Las franjas del vaso avanzan de agua y plantas a animales y seres humanos; esa verticalidad convierte el abastecimiento en una cosmología de orden. La restauración moderna permite leer una secuencia que llegó fragmentada.
El registro superior se ha interpretado como encuentro entre una figura masculina y la esfera de Inanna, pero faltan etiquetas. El interés histórico no depende de fijar nombres: la obra ya documenta cómo producción y culto se enlazaban en la imagen.

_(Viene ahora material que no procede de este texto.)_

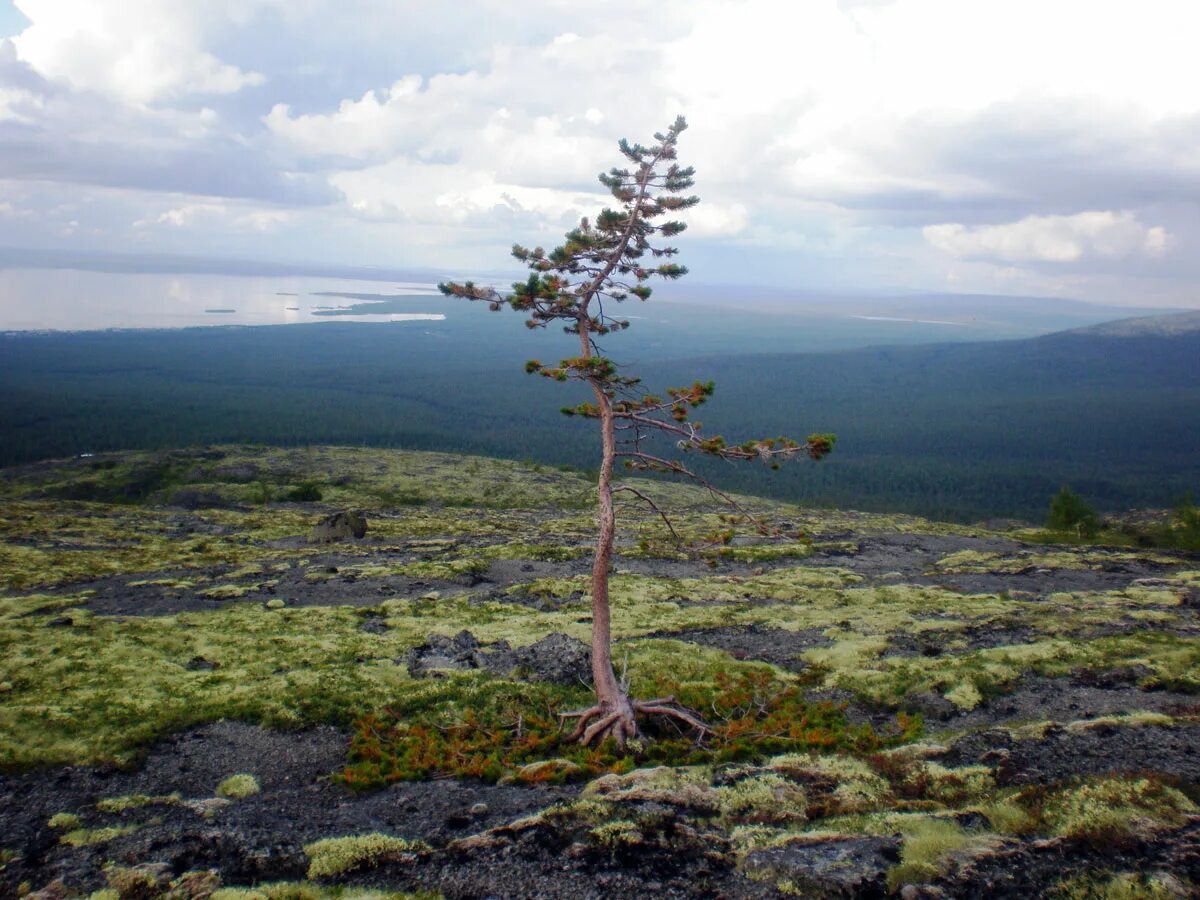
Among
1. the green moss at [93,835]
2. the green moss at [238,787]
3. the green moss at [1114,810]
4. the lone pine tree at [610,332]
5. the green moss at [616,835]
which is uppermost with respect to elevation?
the lone pine tree at [610,332]

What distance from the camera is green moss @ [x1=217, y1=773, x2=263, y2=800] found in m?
17.1

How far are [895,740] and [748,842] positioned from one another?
7724 millimetres

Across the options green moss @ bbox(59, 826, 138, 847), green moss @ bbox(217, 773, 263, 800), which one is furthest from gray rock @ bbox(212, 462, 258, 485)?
green moss @ bbox(59, 826, 138, 847)

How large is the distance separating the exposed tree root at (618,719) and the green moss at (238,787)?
25.9ft

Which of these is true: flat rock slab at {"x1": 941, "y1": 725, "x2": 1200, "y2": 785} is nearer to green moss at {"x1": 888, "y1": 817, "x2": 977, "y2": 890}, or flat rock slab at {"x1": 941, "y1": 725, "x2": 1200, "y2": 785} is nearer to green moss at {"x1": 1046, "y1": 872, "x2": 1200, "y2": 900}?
green moss at {"x1": 888, "y1": 817, "x2": 977, "y2": 890}

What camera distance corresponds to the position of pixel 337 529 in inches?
2335

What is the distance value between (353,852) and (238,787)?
553 cm

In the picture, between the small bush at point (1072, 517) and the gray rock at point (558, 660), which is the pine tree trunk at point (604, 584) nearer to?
the gray rock at point (558, 660)

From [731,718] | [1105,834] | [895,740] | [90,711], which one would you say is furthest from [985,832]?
[90,711]

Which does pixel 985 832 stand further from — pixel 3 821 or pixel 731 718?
pixel 3 821

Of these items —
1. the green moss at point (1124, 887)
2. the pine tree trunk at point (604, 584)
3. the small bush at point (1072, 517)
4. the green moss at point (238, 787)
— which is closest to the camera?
the green moss at point (1124, 887)

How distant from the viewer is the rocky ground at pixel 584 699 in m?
12.7

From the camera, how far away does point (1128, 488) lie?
580ft

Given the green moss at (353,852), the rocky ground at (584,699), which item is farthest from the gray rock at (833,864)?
the green moss at (353,852)
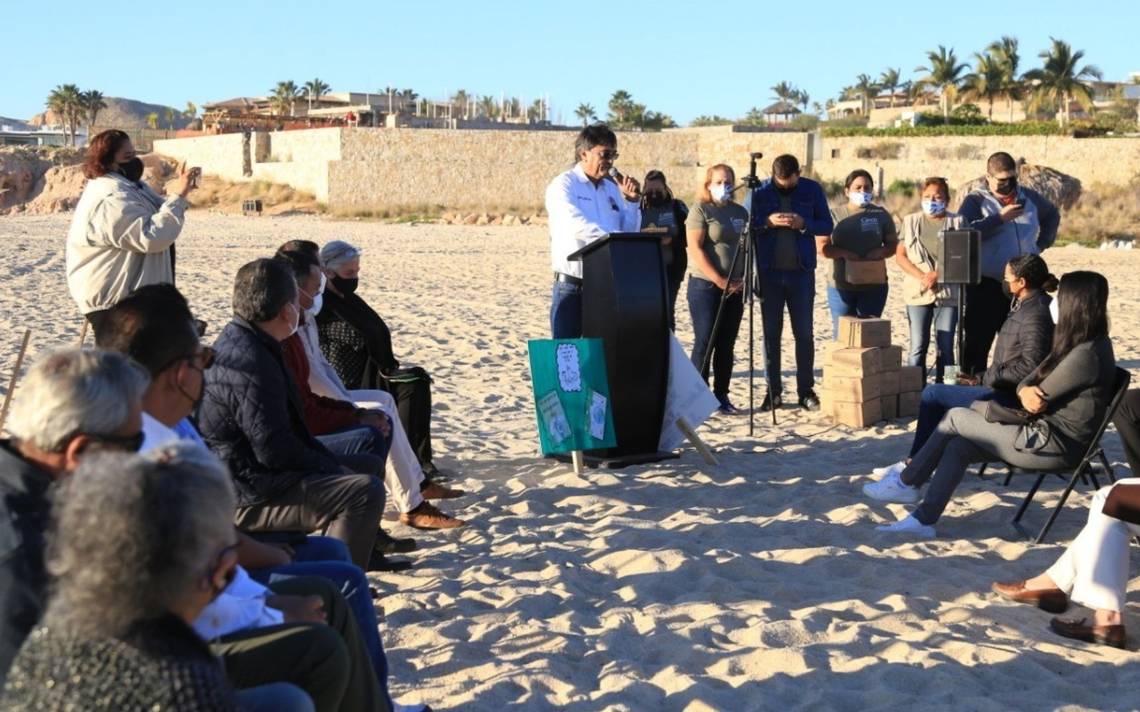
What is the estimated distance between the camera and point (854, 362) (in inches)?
333

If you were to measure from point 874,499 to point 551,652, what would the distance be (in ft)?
9.03

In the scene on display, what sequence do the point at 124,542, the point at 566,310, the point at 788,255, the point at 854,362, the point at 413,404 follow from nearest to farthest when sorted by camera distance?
the point at 124,542, the point at 413,404, the point at 566,310, the point at 854,362, the point at 788,255

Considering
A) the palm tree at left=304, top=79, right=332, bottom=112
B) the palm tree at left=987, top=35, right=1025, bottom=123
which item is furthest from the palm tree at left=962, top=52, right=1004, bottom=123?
the palm tree at left=304, top=79, right=332, bottom=112

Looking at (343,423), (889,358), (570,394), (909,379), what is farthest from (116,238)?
(909,379)

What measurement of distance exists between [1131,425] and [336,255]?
388 cm

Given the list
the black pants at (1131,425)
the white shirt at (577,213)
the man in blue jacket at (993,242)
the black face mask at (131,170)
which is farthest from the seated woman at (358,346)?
the man in blue jacket at (993,242)

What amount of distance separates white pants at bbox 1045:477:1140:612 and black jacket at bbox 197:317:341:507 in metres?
2.92

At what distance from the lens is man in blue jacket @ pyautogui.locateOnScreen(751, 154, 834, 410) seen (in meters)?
8.98

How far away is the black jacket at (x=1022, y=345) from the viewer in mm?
6016

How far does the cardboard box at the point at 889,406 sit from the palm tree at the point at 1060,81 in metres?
61.6

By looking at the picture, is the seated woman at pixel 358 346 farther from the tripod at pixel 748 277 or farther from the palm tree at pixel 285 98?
the palm tree at pixel 285 98

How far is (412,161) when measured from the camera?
54750mm

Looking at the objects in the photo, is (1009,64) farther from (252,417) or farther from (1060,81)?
(252,417)

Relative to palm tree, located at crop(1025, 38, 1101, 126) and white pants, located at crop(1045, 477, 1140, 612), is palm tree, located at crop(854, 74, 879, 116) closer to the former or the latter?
palm tree, located at crop(1025, 38, 1101, 126)
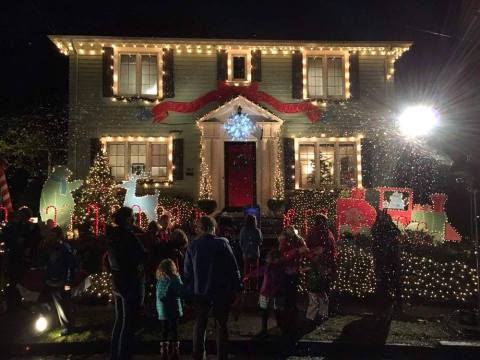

Qué sabemos y qué sigue abierto
Hecho documentado: El vaso de alabastro procede del área de Eanna y se fecha al final del IV milenio a. C.; representa una procesión de ofrendas. Interpretación y cautela: La identidad de las figuras principales y el rito exacto son debatidos; llamarlas Inanna y rey-sacerdote no es una certeza material. Ampliación documentada: El vaso de alabastro procede del Eanna y presenta uno de los programas narrativos monumentales más antiguos de Mesopotamia. Interpretación y cautela ampliada: Las identificaciones “Inanna” y “rey-sacerdote” son razonables pero no seguras; tampoco conocemos la ocasión concreta para la que se talló.
- Fecha narrativa
- ca. 3300–3000 a. C.
- Lugar
- Eanna, Uruk/Warka, Irak
- Material
- Alabastro tallado
- Contexto
- Monumento ritual
- Lectura curatorial
- El hecho documentado y su interpretación aparecen separados en el bloque de evidencia.
- Estructura visual
- Registros superpuestos de paisaje, animales, portadores y escena superior.
- Hallazgo
- Área de Eanna, Uruk.
- Conservación
- Objeto fragmentado y restaurado; la apariencia actual no es intacta.
- Cobertura documental
- 2 fuentes de museo, patrimonio, corpus primario o investigación para esta parada.
Una mirada más de cerca
Una rotura que ya tenía historia antigua
La réplica de yeso estudiada por la Morgan conserva las marcas de reparaciones presentes en el original. Esas huellas introducen tiempo dentro de la propia pieza: el vaso no pasó directamente del taller al enterramiento, sino que sufrió daños y fue intervenido mientras seguía formando parte de su mundo antiguo. Observar las reparaciones junto al relieve permite distinguir dos trabajos, el del escultor y el de quienes procuraron mantener el objeto. La copia documentada hace visibles incluso esas irregularidades, además de reproducir la escena.